— Task to carry out —
Pick out every line of the entries below that contains the word "image", and copy each one. Case counts.

**** Material provided ****

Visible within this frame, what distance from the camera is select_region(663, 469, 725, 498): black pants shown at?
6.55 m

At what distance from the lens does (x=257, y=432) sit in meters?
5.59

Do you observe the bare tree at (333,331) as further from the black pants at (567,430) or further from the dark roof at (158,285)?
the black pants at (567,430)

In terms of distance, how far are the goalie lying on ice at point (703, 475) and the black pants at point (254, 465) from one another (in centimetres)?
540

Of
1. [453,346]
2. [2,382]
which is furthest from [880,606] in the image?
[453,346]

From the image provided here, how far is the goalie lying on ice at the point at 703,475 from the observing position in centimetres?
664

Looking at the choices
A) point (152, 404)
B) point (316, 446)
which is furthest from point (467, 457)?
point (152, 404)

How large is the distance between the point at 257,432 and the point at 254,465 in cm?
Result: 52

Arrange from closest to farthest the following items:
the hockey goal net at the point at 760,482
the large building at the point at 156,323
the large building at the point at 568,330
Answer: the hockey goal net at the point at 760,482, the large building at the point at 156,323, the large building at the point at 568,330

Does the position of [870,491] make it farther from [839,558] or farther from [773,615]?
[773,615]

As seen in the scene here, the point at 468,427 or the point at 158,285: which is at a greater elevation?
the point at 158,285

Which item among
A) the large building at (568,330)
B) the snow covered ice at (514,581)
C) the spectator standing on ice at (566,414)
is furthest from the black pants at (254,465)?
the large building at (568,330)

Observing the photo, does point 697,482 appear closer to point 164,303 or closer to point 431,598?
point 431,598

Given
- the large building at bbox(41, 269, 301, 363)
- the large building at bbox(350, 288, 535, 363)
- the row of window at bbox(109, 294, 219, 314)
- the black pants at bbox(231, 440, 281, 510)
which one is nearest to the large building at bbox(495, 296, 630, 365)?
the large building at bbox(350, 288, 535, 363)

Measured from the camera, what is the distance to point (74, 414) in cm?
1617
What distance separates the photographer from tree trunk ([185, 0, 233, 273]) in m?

****

— Result of this exercise —
which is furthest from [880,606] in the image?
From the image provided here, how far is the goalie lying on ice at the point at 703,475 from the observing position in centimetres?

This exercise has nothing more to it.